##### TEXT SECTION #####

What's really funny here is that my position of the NFL not allowing the use of weed but instead, adopting a position where Cannabinoids and THC can be prescribed would essentially solve the problem for the very same reasons you outline here. By taking an active approach on health through the use of prescriptions, rather then adopting a position where the NFL welcomes smoking weed, it really solves the problem IMO. It allows the NFL to save face with the public, it puts a good face on the league and it makes testing irrelevant because you are going to have traces in your body if you use the prescriptions right? I mean, if a player gets caught with weed, then yeah, they will be in trouble with the league or the law but it would allow the players to get around it and give an out for the NFL as well. That's really what I see as the solution the NFL would probably like to see but what do I know?
As I've explained many times in this thread weed/Marijuana cannot be prescribed, it is federally a schedule 1 drug:
http://www.mdlinx.com/internal-medicine/article/2548
How do you prescribe medical marijuana?
First of all, you can't actually “prescribe” it—you can “authorize” or “recommend” that a patient obtain it.

##### STUDY MATERIAL #####

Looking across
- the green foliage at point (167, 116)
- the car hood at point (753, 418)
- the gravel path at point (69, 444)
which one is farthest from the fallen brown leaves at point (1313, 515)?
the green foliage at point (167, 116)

#####

- [PROBLEM SET]
a: Answer these questions about the NFL marijuana text:
(i) According to the text, what would happen if a player gets caught with weed?
(ii) What federal drug schedule does the text say marijuana belongs to?
(iii) Instead of "prescribe," what two words does the text give for what can be done?
b: Output the NFL marijuana text word for word, from "As I've explained" to "patient obtain it.".

- [ANSWERS IN ORDER]
a:
(i) They will be in trouble with the league or the law.
(ii) Schedule 1.
(iii) "Authorize" or "recommend."

b:
As I've explained many times in this thread weed/Marijuana cannot be prescribed, it is federally a schedule 1 drug:
http://www.mdlinx.com/internal-medicine/article/2548
How do you prescribe medical marijuana?
First of all, you can't actually “prescribe” it—you can “authorize” or “recommend” that a patient obtain it.